I was startled by this question and could do little more than nod, and because I was staring the anniversary of my son’s death date straight in the face, I was more sensitive than ever to this question. Luckily for me, a good friend sensed my discomfort and stepped in to take over the direction of the conversation.
But I left that exchange wondering if I’ve been just lying to everyone and to myself. Sure, I have four children in theory but I’ve never raised more than three at a time. We adopted Jumbster more than three years after his brother passed away. For those three years, I was busy raising my two surviving children.
So I guess I’ve had three then two then three children again.
Which would be fine but my heart still screams that I have four children. I still love four children even if I’m not going to see all four grow up and fly from my nest. And by this line of thought, can I really count Jumbster since I’ve only had him for over two years and I never gave birth to him? He’s been parentless longer than he’s had a family to call his own.
Which, of course, is absurd. Jumby is as much my child as the three I gave birth to.

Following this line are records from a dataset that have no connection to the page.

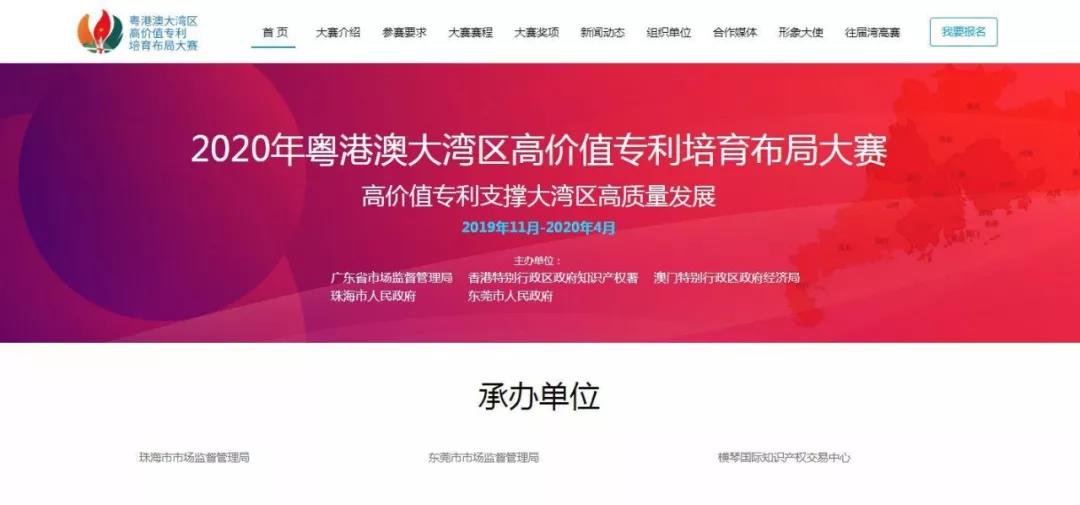 從入門到大神！收好這本『2020灣高賽攻略秘笈』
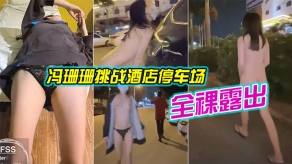 老女人冯珊珊挑战宾馆停车场全裸露出视频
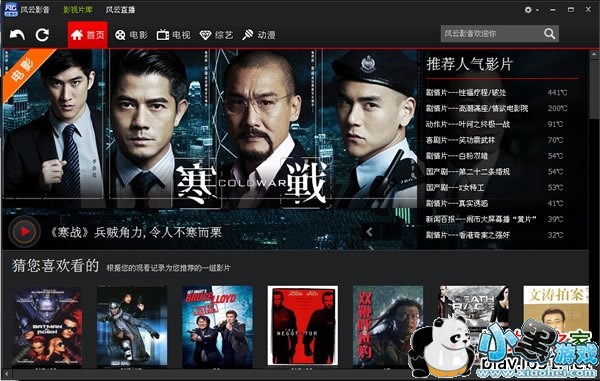 ����ֱ����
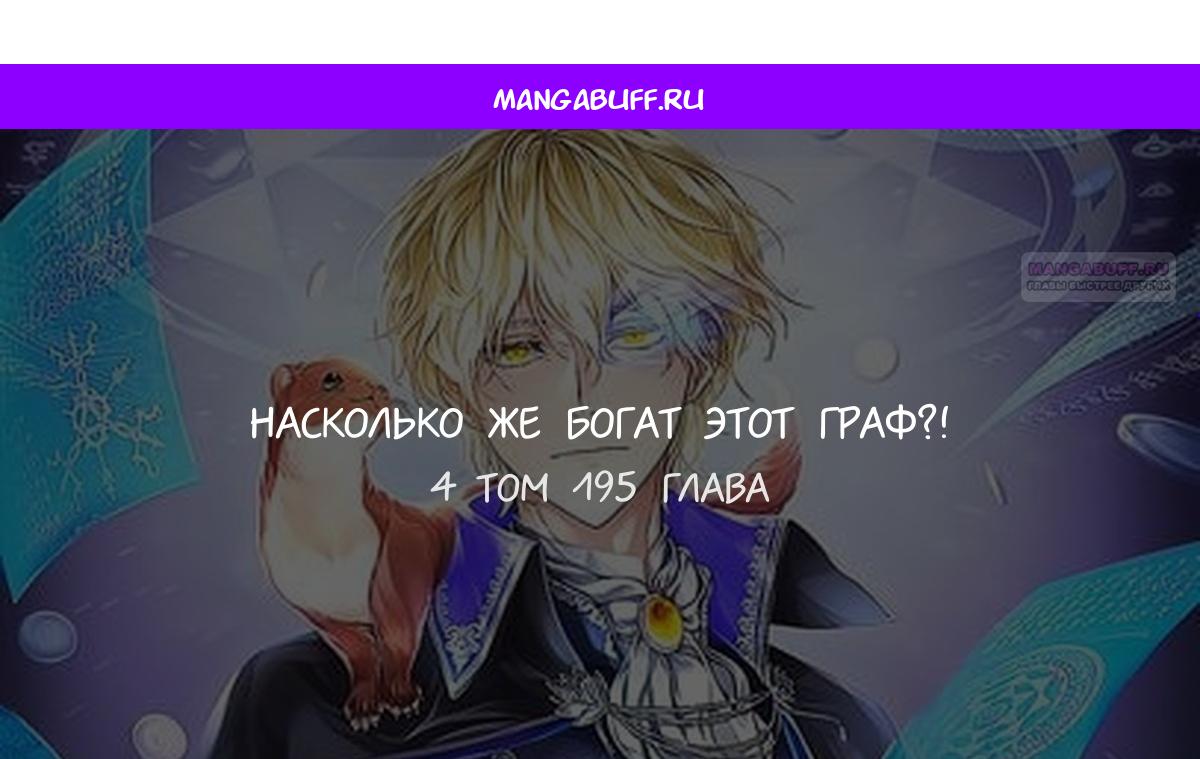 Манга Разве монета Лорда не уменьшается? (Манхва) - Глава 195 Страница 1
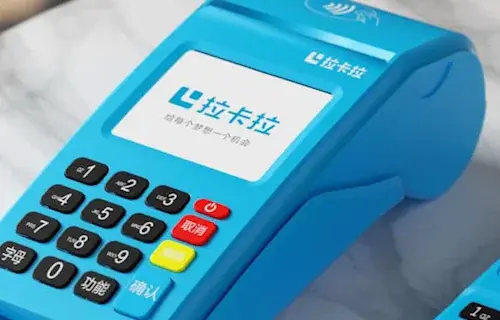 瑞银信POS机与乐刷POS机，商户免费POS机申请条件对比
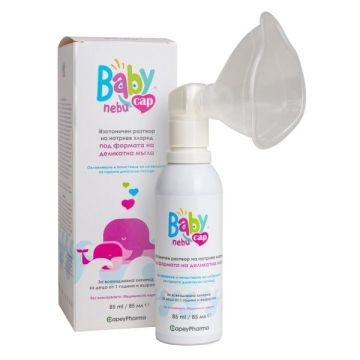 BabyNebuCap изотоничен разтвор х85 мл CapeyPharma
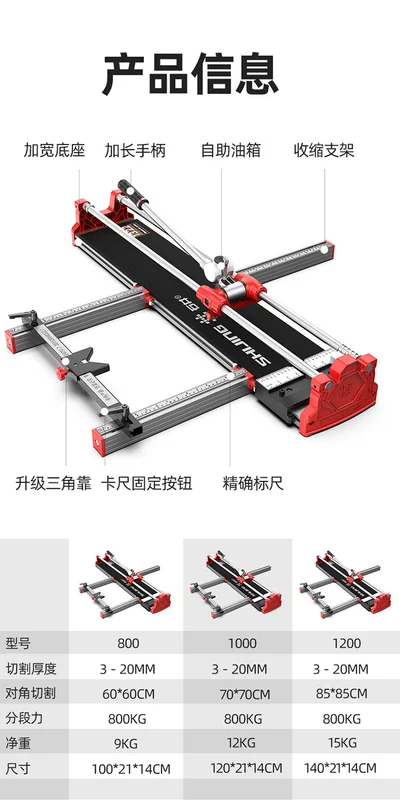 Ishii Hướng Dẫn Sử Dụng Đẩy Dao Cắt Gạch Nhà Laser Đa Năng Độ Chính Xác Cao Hồng Ngoại Tầng Cắt Đá khắc gỗ laser cắt laser kim loại hcm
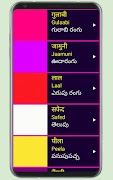 Learn Hindi from Telugu screenshot 5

I’ve got a fancy piece of paper telling me so even though my heart already knows this to be true.
How many children do you have?
I don’t know how to dismiss the absent third child. I don’t know how to erase five years of parenting him. And I don’t know how to explain to the curious public that just because he’s dead he still counts.
Because he does. As much as his living, breathing, sometimes annoying siblings.
My name is Tanis and I have four kids. You’ll never meet one of them, but every time you look in my eyes, you’ll see him.